Robust investment due diligence procedures are no longer best practice. They’re a regulatory requirement under MiFID II which was due to roll out this month and is still scheduled to come into force in the next few months. With this in mind, it is worth revisiting your own investment due diligence procedures and being aware of what different regulators are looking for.
IMDDA hosted a webinar “What are Today’s Asset Managers Due Diligence Obligations?” with Robin Hodgkins, President of Castina LLC and former CISO John Rizzulo, now President at Rizzulo GRC. They shared their valuable recent experiences of the areas that are of key concern to the regulators right now. Here are some useful nuggets from the full recording:
1. Third party risk is a top priority for regulators
It doesn’t matter which regulator you look at, the SEC, FINRA, New York DFA, they all say their fastest growing concern is third party risk management. And don’t make the mistake of thinking the onus is on the vendor. They all make a point of saying that you cannot delegate your legal and regulatory responsibilities. If a third party has a data breach, it’s your data breach. If a third party presents as high-risk and you don’t act to mitigate that, it’s on you regardless of the benefits of working with them.

DATA BLOCK:
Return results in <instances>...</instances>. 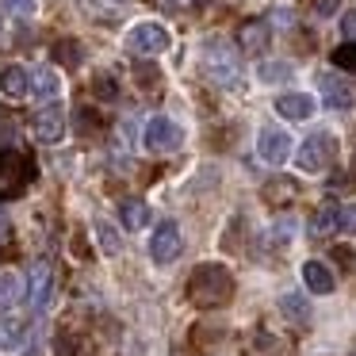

YOUR TASKS:
A: Using the text on investment due diligence, decide whether each statement agrees with it: (i) MiFID II has already come into force; (ii) John Rizzulo previously served as a CISO; (iii) Robin Hodgkins is President of Rizzulo GRC. Answer yes or no for each and quote the words of the text that settle it.
B: Revise the passage of the due diligence text starting at "Robust investment due" and ending at "are looking for.", putting "legal obligation" in place of "regulatory requirement".

FULL ANSWERS:
A:
(i) No: "is still scheduled to come into force in the next few months"
(ii) Yes: "former CISO John Rizzulo"
(iii) No: "Robin Hodgkins, President of Castina LLC"

B:
Robust investment due diligence procedures are no longer best practice. They’re a legal obligation under MiFID II which was due to roll out this month and is still scheduled to come into force in the next few months. With this in mind, it is worth revisiting your own investment due diligence procedures and being aware of what different regulators are looking for.